● **Task requirements**: Could you echo back, word for word, everything in the material from the line containing "As observable in" down to the very end, including both of those boundary lines?

==== Given records ====

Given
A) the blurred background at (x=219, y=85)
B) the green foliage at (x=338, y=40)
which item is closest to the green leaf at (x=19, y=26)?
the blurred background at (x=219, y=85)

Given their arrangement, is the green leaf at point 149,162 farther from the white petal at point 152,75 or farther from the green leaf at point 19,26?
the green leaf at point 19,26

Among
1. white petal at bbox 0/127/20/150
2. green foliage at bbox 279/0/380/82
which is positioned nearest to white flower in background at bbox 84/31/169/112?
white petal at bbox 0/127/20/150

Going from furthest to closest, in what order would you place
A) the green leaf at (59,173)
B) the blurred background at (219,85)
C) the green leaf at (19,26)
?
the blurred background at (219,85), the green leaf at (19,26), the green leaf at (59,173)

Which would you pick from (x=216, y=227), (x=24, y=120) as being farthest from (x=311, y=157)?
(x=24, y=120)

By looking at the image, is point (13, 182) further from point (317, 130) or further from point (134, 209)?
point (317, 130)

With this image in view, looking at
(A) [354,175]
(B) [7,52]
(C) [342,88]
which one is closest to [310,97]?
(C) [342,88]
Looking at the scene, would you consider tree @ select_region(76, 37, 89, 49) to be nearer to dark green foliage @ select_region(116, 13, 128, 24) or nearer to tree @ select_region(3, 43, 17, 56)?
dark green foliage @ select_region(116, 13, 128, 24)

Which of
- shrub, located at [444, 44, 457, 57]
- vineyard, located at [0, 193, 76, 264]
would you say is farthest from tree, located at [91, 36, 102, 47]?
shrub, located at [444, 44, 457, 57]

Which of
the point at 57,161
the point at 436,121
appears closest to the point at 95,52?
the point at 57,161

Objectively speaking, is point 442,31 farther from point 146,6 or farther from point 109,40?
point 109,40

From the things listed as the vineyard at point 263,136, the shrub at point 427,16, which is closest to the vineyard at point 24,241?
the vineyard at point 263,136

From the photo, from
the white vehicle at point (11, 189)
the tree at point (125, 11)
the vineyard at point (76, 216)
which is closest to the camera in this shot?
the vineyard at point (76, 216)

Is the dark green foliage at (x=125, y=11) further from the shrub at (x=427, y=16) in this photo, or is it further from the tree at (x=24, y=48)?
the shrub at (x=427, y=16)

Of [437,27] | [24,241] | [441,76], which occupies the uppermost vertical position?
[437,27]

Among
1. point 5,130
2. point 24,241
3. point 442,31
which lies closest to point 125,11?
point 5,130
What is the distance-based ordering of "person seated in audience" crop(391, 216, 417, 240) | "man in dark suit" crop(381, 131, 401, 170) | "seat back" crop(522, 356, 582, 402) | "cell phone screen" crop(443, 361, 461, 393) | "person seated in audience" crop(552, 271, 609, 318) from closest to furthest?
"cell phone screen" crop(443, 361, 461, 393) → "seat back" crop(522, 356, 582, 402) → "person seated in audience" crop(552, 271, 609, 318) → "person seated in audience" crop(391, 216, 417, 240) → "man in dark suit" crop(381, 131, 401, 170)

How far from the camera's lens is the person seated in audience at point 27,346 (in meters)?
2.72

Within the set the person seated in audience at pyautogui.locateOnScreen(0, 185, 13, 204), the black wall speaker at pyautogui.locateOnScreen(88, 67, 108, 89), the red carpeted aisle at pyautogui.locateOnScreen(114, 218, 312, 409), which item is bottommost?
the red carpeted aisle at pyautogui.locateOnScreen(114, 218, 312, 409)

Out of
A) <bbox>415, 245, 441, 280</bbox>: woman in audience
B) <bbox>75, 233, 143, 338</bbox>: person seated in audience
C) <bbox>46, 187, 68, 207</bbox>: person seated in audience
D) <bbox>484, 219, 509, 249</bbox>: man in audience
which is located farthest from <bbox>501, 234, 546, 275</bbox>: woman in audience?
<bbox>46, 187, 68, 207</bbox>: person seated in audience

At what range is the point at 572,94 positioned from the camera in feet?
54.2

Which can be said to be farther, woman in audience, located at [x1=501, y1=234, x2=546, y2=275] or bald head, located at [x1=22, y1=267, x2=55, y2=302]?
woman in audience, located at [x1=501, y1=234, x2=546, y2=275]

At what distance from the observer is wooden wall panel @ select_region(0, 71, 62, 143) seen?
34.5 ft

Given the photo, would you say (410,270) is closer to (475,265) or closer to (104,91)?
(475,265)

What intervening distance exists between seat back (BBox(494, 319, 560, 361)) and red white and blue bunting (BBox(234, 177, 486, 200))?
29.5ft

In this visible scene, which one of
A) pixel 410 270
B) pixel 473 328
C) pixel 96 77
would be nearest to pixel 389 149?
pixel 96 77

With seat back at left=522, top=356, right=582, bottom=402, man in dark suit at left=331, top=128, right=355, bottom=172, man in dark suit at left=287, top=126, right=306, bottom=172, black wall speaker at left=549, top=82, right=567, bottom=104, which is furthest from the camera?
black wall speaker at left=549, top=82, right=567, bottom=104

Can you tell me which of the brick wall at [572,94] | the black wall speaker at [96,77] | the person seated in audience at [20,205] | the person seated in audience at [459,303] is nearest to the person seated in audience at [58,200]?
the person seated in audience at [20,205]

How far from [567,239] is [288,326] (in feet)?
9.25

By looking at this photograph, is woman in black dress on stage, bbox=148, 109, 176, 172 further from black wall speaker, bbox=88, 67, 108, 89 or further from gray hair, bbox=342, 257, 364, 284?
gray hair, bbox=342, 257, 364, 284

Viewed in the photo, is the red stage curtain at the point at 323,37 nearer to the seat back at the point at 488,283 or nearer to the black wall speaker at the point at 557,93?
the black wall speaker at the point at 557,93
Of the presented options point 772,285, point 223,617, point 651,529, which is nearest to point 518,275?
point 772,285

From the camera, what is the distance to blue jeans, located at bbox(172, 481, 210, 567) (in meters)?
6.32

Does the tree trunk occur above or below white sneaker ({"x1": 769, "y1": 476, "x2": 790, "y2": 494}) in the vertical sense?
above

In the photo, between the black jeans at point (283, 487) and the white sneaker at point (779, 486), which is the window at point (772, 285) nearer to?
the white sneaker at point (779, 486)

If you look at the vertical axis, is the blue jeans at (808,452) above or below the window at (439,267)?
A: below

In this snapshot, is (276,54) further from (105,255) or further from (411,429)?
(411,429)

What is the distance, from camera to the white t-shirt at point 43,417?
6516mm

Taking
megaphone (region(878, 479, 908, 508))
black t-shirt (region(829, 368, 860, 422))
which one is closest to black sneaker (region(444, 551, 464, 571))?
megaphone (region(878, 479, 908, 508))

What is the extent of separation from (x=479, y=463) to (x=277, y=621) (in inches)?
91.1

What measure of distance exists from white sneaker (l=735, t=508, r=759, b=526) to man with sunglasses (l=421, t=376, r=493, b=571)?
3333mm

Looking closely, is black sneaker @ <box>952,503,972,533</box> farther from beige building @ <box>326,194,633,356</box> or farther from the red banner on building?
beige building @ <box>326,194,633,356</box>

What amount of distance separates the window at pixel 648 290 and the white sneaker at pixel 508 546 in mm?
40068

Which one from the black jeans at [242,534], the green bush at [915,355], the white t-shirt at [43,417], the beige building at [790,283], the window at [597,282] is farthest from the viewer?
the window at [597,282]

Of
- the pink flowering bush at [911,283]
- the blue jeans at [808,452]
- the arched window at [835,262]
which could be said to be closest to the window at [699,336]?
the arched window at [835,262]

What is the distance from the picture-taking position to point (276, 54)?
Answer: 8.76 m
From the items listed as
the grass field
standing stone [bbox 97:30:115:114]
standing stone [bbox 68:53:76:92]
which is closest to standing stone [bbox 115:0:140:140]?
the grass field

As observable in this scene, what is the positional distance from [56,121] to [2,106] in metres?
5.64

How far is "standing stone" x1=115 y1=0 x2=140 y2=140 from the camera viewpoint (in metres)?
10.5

====

● **Written response**:
As observable in this scene, what is the positional distance from [56,121] to [2,106] in metres?
5.64

How far is "standing stone" x1=115 y1=0 x2=140 y2=140 from the camera viewpoint (in metres)?
10.5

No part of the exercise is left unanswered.